Part of a data file
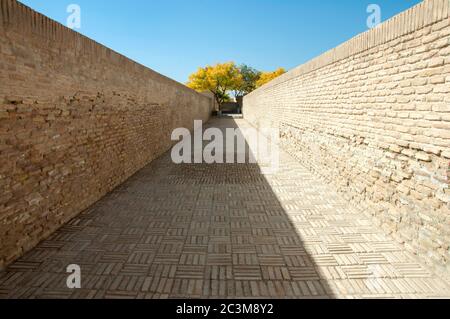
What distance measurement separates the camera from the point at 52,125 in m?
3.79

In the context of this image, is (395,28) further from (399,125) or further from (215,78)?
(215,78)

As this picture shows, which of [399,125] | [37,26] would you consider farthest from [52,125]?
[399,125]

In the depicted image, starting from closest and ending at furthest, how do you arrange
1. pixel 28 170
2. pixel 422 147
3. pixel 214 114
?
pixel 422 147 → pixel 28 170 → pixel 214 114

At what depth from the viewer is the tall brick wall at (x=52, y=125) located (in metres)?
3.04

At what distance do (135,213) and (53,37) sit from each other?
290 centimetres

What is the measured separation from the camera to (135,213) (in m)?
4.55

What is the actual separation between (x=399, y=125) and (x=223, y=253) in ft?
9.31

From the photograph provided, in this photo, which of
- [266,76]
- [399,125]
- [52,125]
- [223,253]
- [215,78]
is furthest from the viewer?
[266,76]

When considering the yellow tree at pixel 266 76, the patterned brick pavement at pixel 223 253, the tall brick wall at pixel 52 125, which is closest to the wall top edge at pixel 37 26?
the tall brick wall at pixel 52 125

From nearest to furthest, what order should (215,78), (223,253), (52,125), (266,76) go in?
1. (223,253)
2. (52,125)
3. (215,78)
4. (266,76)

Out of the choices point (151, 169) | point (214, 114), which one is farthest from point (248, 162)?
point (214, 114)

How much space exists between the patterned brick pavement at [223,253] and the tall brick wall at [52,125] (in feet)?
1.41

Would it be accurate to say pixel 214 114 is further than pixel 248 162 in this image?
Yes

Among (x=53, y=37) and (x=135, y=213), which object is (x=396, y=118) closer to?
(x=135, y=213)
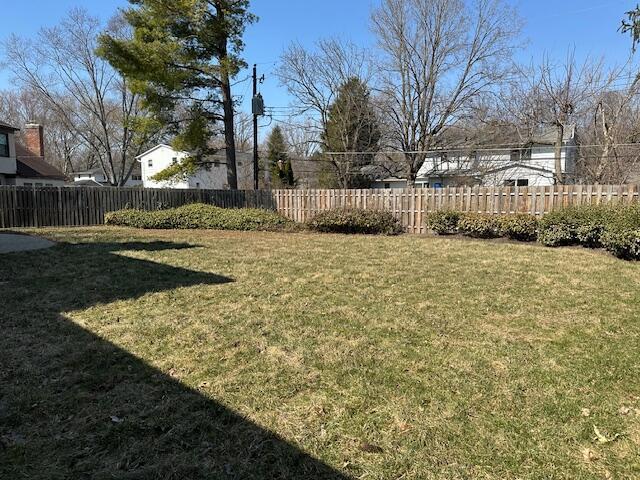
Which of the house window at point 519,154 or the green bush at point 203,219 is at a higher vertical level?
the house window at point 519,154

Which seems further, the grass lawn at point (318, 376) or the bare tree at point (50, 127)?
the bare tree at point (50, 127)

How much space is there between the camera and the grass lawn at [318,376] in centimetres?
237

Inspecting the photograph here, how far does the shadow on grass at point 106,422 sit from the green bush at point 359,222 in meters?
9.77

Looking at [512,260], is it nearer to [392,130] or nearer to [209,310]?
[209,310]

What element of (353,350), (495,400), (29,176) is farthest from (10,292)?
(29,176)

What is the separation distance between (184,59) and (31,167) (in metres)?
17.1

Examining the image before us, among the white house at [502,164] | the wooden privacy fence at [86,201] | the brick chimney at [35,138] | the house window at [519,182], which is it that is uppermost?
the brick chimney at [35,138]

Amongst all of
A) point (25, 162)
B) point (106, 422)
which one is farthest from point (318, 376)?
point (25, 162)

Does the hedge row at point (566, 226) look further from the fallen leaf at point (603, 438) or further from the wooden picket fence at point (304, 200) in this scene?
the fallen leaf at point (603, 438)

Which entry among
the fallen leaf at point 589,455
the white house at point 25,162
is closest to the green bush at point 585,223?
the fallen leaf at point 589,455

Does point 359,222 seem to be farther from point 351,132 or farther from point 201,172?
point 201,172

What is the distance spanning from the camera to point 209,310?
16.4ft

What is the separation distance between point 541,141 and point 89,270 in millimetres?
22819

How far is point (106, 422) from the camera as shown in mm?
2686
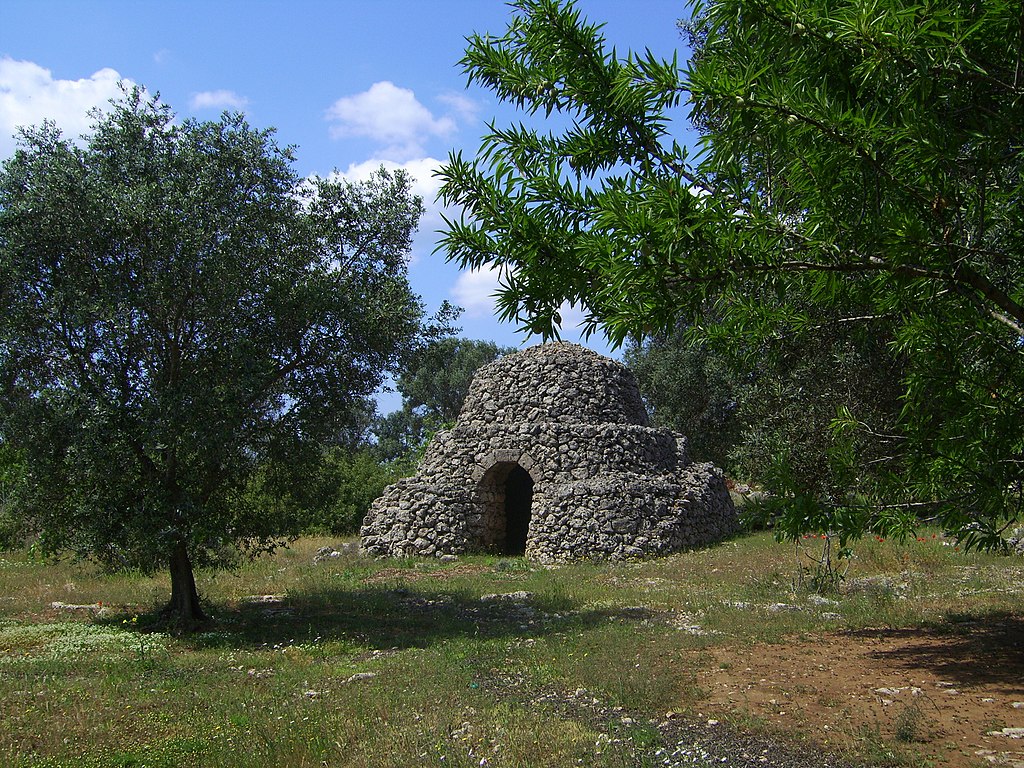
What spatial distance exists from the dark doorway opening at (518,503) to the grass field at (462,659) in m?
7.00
--
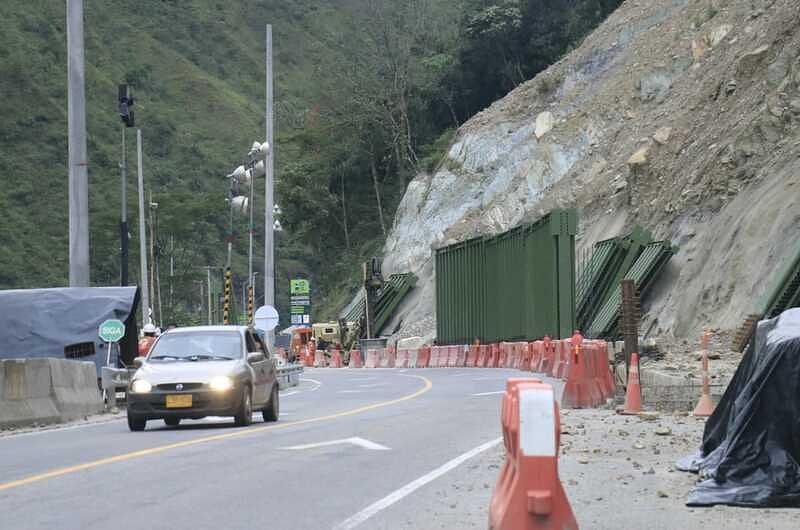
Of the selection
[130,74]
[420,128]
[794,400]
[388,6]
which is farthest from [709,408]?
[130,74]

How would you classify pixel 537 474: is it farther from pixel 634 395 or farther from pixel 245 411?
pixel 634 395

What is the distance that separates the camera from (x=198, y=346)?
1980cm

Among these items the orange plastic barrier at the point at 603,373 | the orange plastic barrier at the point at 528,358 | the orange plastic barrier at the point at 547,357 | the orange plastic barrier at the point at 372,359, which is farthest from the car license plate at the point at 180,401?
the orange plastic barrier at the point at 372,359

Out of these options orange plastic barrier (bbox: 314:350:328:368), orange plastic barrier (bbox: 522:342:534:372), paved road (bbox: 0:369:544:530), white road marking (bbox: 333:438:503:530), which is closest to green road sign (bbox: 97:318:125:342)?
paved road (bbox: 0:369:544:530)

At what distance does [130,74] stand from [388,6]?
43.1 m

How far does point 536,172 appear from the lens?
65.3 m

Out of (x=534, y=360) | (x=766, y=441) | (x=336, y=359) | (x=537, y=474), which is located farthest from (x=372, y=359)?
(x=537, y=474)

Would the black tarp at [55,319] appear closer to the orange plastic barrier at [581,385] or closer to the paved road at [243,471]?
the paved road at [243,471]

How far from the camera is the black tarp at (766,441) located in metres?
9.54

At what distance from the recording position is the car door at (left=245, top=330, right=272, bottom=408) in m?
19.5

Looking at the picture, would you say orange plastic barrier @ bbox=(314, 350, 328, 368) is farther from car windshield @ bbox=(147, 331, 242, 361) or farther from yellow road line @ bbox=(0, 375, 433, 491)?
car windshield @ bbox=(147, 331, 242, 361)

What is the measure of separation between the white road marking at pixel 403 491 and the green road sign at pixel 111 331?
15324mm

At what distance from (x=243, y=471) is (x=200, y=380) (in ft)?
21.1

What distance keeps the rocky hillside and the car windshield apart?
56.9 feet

= Do this =
Collect every line of the records above that contains the word "photograph", matching case exactly.

= Finished exercise =
From the photograph provided, in this photo, which of
Inspecting the photograph here, how far does the shadow on grass at point 106,422 sit from the green bush at point 359,222 in meters?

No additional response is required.